Discurso de Carlos Barrera grado 2018-1

Queridos amigas y amigos

Hace un par de semanas, en el grupo secreto que tenemos los profesores, estudiantes y exalumnos de Qualia en Facebook, publiqué un artículo sobre la amistad en la filosofía de Aristóteles. Sé que este tipo de artículos son tan impopulares como este discurso -que ya comenzó mal- y que seguramente son disparos a las nubes. Pero aun sabiéndolo, como creo que la labor de educar, al igual que la del leñador, consiste en ajustar golpes una y otra vez en el mismo lugar con el fin de tumbar algún día el grueso roble,  pensé que, tal vez, a fuerza de citar a Aristóteles y de hacer un discurso sobre él, alguien, quién sabe, sentiría en un futuro indeterminado la curiosidad malsana de leerlo y, en este caso, de preguntarse en días como hoy, de Facebook, Twitter, Instagram, Snapchat y Tinder, qué es la amistad y por qué hacemos amigos.
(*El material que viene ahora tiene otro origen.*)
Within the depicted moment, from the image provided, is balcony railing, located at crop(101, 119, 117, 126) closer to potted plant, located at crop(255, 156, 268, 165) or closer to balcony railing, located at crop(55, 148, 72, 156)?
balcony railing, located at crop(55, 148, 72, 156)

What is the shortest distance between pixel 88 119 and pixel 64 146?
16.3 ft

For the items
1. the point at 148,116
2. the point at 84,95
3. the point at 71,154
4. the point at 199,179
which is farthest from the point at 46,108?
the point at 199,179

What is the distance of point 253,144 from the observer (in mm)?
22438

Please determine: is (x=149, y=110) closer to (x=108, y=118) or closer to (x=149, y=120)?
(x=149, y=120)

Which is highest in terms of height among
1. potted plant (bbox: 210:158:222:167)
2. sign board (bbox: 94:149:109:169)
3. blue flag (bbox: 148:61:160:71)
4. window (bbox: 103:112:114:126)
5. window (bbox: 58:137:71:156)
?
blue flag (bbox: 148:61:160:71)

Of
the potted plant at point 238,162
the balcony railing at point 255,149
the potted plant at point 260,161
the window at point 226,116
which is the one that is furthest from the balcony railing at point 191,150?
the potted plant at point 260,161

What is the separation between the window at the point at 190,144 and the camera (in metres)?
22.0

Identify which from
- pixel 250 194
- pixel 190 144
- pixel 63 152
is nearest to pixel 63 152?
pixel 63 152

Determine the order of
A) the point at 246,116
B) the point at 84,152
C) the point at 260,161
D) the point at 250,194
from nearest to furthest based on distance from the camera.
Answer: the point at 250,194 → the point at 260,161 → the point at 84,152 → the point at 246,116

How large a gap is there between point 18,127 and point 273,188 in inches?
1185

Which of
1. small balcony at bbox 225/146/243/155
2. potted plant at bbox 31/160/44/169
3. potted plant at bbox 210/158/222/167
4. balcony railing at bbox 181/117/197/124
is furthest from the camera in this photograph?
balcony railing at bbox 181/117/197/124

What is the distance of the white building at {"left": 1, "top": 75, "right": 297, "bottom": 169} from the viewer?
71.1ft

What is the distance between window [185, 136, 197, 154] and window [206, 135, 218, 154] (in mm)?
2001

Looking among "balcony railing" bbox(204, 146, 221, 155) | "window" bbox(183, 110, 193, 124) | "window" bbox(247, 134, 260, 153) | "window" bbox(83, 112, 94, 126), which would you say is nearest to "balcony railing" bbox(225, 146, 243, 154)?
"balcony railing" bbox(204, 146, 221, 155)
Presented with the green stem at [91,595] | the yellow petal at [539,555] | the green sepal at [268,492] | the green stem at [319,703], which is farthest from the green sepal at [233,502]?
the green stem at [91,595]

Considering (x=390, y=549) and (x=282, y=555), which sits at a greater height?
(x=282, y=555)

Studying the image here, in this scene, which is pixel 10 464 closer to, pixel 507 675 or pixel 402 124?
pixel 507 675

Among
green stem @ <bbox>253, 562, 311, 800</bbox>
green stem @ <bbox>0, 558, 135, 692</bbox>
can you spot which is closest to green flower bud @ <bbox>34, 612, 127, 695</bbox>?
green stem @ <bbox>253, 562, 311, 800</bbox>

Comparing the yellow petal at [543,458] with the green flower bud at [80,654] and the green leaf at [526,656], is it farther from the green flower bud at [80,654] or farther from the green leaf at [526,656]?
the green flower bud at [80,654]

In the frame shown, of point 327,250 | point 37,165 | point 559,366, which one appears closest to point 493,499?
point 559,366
Le había puesto un mensaje aristotélico -millennial- gomelo, que trataba, infructuosamente, de animar su lectura. Decía: “Bonito si algún amigo virtuoso lo lee”.

Como era de esperarse, pocas personas lo leyeron. Acaso tal vez solo uno: José Didier Rincón, un notable exalumno, quien, ante la soledad de mi post y, tal vez, ante la soledad de su vida en Francia, tendía un lazo entre dos almas solitarias y patéticas: yo poniendo un post que nadie lee y él leyendo un artículo que nadie comenta. La réplica a mi artículo decía lo siguiente:

Dicen que dice, “virtuous life is one where habits are formed that allow me to reach one’s full potential”. Retuve esto mientras terminaba y no pude dejar de hacerlo porque, en últimas, entiendo que un amigo es un hábito. Ahora, un hábito es algo que yo construyo y, a partir de esto, es impreso por y para mí. Entonces, en tanto que el hábito está en mí, “mi” amigo también está en mí.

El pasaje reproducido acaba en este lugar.